# [THE RECORDS]
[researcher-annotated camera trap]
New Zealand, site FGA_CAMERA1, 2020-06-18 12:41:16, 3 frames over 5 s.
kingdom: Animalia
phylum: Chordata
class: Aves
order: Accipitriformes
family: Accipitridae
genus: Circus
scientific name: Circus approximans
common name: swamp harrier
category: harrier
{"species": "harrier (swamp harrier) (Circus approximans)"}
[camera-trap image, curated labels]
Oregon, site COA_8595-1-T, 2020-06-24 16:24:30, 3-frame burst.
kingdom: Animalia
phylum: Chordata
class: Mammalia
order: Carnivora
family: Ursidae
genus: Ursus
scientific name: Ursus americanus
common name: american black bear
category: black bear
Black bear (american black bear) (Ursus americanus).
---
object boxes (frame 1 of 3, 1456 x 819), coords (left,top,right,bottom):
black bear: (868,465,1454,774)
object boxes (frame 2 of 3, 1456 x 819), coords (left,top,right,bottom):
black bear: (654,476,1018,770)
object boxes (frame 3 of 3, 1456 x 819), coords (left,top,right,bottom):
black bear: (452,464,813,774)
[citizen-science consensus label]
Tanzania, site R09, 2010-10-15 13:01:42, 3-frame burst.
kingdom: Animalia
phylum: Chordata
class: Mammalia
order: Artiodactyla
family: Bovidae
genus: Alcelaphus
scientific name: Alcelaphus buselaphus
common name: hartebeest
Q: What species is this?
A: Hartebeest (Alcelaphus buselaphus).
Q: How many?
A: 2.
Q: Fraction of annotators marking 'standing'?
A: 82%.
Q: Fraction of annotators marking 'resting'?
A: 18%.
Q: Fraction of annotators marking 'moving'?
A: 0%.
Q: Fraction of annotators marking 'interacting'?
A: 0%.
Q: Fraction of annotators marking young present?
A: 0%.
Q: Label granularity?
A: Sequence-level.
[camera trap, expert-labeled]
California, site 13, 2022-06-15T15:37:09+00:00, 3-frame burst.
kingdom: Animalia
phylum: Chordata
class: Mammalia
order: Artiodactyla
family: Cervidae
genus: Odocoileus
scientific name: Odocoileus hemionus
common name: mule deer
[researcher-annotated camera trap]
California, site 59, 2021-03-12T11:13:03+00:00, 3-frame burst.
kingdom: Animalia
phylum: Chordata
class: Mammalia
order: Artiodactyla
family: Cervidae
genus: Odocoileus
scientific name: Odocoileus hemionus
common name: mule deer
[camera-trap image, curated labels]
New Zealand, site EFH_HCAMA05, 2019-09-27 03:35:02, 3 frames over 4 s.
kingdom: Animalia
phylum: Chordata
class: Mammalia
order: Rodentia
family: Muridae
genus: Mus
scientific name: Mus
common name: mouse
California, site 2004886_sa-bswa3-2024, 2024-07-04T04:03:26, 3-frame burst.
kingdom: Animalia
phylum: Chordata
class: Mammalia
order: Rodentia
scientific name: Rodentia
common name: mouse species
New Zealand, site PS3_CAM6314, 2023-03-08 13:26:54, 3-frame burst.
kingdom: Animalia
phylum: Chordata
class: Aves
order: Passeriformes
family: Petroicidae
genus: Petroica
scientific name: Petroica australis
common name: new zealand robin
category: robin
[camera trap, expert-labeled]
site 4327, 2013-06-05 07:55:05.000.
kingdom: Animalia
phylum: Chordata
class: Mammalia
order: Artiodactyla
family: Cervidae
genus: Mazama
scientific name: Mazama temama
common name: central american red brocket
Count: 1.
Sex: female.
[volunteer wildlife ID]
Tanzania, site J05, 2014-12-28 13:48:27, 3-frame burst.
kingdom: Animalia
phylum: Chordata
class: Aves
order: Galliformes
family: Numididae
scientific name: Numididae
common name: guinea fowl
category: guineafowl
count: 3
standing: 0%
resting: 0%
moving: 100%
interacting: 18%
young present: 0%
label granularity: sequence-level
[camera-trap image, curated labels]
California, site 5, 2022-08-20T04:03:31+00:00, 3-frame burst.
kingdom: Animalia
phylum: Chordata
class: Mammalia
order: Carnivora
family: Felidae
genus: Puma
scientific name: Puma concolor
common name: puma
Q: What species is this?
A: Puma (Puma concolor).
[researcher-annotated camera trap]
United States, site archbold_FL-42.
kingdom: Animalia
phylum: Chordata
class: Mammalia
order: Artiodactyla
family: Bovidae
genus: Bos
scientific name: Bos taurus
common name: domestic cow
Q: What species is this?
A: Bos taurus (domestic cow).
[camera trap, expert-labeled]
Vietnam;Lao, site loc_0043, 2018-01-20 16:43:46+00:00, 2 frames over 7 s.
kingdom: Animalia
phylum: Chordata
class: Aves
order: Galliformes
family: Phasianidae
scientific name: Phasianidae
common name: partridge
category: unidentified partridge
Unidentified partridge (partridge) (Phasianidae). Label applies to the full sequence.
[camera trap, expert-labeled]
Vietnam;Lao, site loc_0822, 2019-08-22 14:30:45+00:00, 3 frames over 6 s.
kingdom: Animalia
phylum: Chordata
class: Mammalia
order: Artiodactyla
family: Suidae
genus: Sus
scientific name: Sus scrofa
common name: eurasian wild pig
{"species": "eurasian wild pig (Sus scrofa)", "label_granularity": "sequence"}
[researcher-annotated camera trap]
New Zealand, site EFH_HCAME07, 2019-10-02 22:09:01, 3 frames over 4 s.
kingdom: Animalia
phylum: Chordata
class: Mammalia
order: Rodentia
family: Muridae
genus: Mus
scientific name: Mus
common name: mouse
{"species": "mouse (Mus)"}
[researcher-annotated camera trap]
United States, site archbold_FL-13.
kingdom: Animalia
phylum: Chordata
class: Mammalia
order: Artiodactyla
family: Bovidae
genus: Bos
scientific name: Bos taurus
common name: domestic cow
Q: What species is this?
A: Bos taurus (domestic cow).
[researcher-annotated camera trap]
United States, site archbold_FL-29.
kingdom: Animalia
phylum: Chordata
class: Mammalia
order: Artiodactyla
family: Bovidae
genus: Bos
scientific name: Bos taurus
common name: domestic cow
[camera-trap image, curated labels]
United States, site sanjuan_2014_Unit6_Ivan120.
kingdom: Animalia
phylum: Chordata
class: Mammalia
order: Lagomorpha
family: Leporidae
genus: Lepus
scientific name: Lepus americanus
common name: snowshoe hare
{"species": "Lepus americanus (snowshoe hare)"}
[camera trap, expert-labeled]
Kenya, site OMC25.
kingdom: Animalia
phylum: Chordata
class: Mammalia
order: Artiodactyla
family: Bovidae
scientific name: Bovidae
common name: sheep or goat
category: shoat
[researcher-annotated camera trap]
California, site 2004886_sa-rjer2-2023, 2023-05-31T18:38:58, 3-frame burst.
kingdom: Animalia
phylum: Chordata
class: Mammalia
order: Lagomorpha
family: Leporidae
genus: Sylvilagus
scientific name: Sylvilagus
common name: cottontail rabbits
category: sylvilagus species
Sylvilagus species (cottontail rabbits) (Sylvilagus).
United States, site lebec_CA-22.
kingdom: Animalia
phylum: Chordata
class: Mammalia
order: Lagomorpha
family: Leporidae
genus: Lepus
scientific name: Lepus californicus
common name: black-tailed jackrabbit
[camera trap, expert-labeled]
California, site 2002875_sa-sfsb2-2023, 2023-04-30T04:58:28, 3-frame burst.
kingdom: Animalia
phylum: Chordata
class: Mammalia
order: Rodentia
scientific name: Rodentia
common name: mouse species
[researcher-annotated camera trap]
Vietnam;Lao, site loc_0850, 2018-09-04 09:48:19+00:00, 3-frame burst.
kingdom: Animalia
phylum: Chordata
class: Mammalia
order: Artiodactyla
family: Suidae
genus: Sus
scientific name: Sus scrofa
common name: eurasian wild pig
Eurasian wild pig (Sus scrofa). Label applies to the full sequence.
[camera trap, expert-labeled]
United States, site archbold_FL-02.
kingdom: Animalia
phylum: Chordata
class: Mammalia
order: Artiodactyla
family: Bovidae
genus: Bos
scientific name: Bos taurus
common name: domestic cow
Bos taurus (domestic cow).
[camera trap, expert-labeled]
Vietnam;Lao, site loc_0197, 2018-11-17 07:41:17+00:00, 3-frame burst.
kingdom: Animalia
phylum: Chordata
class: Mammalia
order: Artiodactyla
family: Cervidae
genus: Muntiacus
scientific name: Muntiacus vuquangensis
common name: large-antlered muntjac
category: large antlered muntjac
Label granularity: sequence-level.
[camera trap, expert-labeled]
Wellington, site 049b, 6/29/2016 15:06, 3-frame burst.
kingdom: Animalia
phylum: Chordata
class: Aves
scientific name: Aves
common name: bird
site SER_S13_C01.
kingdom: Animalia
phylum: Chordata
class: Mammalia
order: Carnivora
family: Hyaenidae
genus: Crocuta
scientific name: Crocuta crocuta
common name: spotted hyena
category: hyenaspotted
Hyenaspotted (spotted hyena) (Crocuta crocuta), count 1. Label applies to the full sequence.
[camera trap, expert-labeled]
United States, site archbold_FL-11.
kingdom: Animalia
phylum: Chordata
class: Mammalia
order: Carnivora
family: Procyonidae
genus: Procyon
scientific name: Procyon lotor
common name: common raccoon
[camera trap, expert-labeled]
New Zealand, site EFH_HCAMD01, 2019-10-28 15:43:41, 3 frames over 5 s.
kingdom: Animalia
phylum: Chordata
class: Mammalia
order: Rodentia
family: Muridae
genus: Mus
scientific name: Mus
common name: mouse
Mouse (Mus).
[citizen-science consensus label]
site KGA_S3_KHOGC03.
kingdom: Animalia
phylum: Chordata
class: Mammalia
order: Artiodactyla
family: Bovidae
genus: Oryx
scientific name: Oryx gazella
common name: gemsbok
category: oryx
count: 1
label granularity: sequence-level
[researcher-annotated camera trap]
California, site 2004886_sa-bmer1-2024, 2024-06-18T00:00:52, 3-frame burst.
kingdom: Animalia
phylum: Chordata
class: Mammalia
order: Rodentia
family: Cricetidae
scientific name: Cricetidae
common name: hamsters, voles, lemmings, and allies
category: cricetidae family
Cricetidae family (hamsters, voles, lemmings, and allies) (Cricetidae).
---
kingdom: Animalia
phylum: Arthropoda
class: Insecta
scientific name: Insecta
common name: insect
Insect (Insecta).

# [ASSIGNED TASK]
Taking the records from the top, repeat each line exactly until you have repeated the line that contains "A: Sequence-level.".

# [RESULT OF THIS TASK]
[researcher-annotated camera trap]
New Zealand, site FGA_CAMERA1, 2020-06-18 12:41:16, 3 frames over 5 s.
kingdom: Animalia
phylum: Chordata
class: Aves
order: Accipitriformes
family: Accipitridae
genus: Circus
scientific name: Circus approximans
common name: swamp harrier
category: harrier
{"species": "harrier (swamp harrier) (Circus approximans)"}
[camera-trap image, curated labels]
Oregon, site COA_8595-1-T, 2020-06-24 16:24:30, 3-frame burst.
kingdom: Animalia
phylum: Chordata
class: Mammalia
order: Carnivora
family: Ursidae
genus: Ursus
scientific name: Ursus americanus
common name: american black bear
category: black bear
Black bear (american black bear) (Ursus americanus).
---
object boxes (frame 1 of 3, 1456 x 819), coords (left,top,right,bottom):
black bear: (868,465,1454,774)
object boxes (frame 2 of 3, 1456 x 819), coords (left,top,right,bottom):
black bear: (654,476,1018,770)
object boxes (frame 3 of 3, 1456 x 819), coords (left,top,right,bottom):
black bear: (452,464,813,774)
[citizen-science consensus label]
Tanzania, site R09, 2010-10-15 13:01:42, 3-frame burst.
kingdom: Animalia
phylum: Chordata
class: Mammalia
order: Artiodactyla
family: Bovidae
genus: Alcelaphus
scientific name: Alcelaphus buselaphus
common name: hartebeest
Q: What species is this?
A: Hartebeest (Alcelaphus buselaphus).
Q: How many?
A: 2.
Q: Fraction of annotators marking 'standing'?
A: 82%.
Q: Fraction of annotators marking 'resting'?
A: 18%.
Q: Fraction of annotators marking 'moving'?
A: 0%.
Q: Fraction of annotators marking 'interacting'?
A: 0%.
Q: Fraction of annotators marking young present?
A: 0%.
Q: Label granularity?
A: Sequence-level.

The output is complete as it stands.